Die "Gotteshütte" in Kleinenbremen wurde 1853 von Gemeindemitgliedern des Kirchenkreises Minden als
christliches Rettungshaus für "verwahrloste" Kinder bis zum Konfirmationsalter gegründet. 1861 wurden
ihr durch königliche Verfügung Körperschaftsrechte verliehen, und 1929 erkannte der preußische
Finanzminister die "Gotteshütte" als Milde Stiftung an.
Aus dem "Rettungshaus" wurde später - in der Satzung erstmals 1935 - das Erziehungsheim Gotteshütte.
Nach abermaliger Umbezeichnung 1976 in Jugendhof Gotteshütte nennt sich das Heim seit 1985 Jugendhof
Porta Westfalica. Seit 1979 ist die "Gotteshütte" als Evangelische Stiftung anerkannt, die,
als privatrechtlicher Träger der Einrichtung, in ihrer Bezeichnung den ursprünglichen Namen tradiert.

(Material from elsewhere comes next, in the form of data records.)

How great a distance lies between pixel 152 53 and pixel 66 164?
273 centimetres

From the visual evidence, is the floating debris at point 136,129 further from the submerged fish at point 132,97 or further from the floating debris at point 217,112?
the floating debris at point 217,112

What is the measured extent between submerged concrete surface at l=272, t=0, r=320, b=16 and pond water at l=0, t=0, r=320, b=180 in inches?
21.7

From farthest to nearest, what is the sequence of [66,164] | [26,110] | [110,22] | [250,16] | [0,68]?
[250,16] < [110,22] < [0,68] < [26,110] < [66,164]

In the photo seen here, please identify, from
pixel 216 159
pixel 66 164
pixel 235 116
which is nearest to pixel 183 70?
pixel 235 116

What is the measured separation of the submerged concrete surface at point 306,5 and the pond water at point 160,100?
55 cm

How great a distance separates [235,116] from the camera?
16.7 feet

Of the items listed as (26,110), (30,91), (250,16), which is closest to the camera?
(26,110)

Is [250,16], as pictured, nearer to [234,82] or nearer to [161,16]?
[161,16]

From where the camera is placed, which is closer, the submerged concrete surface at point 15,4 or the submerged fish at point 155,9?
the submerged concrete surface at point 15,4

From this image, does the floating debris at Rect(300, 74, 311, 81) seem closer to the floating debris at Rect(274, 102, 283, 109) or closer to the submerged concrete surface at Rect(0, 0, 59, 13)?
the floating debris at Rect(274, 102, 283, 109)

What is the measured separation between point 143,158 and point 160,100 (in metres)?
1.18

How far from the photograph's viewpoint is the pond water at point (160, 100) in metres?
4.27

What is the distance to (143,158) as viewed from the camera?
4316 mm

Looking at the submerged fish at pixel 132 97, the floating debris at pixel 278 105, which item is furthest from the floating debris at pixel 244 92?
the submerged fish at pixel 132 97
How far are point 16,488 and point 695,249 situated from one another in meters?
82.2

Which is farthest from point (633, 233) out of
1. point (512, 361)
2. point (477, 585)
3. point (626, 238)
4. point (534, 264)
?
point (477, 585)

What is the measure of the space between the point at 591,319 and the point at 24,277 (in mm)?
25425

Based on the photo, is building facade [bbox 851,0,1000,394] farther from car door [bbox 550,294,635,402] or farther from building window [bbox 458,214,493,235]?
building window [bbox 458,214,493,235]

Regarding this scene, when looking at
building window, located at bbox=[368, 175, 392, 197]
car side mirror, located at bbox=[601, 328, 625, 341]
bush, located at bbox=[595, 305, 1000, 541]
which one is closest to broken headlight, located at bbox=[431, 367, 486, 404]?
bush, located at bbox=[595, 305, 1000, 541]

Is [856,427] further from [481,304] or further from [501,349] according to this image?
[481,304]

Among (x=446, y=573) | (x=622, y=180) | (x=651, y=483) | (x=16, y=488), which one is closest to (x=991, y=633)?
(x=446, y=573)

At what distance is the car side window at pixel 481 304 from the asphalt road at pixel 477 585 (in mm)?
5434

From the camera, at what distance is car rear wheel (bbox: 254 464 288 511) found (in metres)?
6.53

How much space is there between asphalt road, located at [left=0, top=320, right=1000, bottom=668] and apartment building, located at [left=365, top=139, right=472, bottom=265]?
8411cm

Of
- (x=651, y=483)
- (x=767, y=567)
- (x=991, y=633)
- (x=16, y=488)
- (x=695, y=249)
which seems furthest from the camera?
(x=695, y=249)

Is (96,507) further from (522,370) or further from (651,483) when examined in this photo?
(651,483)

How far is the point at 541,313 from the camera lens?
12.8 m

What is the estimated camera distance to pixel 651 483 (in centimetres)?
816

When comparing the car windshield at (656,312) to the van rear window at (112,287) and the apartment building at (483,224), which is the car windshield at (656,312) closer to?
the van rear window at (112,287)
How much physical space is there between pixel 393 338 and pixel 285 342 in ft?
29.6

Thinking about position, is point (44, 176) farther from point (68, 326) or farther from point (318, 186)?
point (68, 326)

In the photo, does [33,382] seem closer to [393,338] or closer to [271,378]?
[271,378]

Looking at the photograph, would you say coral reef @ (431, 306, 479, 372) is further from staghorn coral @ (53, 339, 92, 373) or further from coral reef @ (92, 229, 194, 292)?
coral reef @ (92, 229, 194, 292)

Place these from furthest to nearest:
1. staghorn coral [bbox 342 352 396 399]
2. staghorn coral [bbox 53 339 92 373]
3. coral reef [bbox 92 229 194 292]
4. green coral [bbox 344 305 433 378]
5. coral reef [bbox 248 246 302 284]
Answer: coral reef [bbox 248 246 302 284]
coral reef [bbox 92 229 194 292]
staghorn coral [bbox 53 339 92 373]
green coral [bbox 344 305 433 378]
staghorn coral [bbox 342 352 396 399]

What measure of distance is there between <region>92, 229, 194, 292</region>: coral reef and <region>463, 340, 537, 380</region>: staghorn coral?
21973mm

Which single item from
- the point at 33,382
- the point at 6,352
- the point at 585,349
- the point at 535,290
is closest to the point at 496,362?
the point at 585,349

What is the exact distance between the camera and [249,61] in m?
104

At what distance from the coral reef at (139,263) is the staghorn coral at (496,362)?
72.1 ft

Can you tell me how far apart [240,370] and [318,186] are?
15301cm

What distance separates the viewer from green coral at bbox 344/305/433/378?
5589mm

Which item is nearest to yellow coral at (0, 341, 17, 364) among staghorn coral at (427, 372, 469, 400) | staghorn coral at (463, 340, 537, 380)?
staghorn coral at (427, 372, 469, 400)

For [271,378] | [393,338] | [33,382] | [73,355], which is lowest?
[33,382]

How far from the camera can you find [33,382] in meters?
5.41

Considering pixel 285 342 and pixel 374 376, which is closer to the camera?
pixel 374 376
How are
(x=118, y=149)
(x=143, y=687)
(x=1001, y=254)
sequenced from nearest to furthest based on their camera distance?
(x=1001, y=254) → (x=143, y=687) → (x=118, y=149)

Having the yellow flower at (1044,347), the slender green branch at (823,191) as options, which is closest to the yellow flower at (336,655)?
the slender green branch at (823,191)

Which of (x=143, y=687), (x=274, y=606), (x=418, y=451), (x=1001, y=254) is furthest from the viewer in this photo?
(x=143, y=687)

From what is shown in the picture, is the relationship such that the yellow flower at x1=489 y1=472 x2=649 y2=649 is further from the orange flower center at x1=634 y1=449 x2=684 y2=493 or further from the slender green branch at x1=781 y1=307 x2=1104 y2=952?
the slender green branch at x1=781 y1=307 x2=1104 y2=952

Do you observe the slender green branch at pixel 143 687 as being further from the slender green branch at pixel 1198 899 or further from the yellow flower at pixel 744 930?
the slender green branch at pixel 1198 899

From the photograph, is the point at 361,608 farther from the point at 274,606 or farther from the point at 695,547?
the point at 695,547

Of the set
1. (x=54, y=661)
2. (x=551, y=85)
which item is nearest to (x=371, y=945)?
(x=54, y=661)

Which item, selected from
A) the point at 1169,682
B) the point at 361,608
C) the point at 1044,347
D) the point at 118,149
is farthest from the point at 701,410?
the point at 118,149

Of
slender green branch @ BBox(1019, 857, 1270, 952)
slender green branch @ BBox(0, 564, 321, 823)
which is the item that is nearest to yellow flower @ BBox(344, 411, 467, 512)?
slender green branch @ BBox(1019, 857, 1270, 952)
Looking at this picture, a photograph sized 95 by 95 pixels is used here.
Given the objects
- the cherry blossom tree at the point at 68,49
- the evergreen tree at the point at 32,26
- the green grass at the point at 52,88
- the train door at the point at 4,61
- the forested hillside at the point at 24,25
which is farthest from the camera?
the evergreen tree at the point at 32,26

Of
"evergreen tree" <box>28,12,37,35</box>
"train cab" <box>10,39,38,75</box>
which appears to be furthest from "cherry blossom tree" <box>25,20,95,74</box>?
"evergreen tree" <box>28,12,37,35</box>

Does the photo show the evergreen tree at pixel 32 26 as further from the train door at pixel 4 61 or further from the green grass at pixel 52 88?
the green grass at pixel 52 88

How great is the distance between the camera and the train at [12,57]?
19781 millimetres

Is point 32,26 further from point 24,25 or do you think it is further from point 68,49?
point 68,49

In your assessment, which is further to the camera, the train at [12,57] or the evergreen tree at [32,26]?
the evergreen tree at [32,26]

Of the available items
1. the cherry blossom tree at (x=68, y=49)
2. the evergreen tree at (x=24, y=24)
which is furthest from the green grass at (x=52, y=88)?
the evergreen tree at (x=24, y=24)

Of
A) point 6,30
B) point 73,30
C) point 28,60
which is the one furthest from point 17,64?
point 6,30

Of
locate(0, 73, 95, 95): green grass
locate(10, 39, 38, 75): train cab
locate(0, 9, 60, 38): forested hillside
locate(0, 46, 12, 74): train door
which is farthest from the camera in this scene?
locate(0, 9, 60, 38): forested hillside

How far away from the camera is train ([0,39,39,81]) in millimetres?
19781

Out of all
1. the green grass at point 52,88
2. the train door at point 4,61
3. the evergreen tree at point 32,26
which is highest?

Wie die etwas früher gegründeten Häuser "Pollertshof" (1851) und "Schildesche" (1852) war
auch die "Gotteshütte" eine Frucht der Minden-Ravensberger Erweckungsbewegung, von deren
Rettungshäusern sie als einziges überlebte. Diese, vor allem in den bäuerlichen Landgemeinden
Ostwestfalens, tiefgreifende evangelische Glaubensbewegung verstand sich als Erneuerung
kirchlichen Lebens und christlichen Geistes. Ihre Entstehung und Ausbreitung zur lange Zeit
vorherrschenden Form protestantischer Religiosität stand in engem Zusammenhang mit dem
wirtschaftlichen und sozialen Wandel besonders in der ländlichen Gesellschaft und den
einhergehenden Krisen in der ersten Hälfte des 19. Jahrhunderts: Bevölkerungszunahme,
Massenarmut, Arbeitslosigkeit und wachsende soziale Ungleichheit.
Pastor Gößling mit Ehefrau, Stiftungsmitbegründer und Vorsitzender (1852 - 1872)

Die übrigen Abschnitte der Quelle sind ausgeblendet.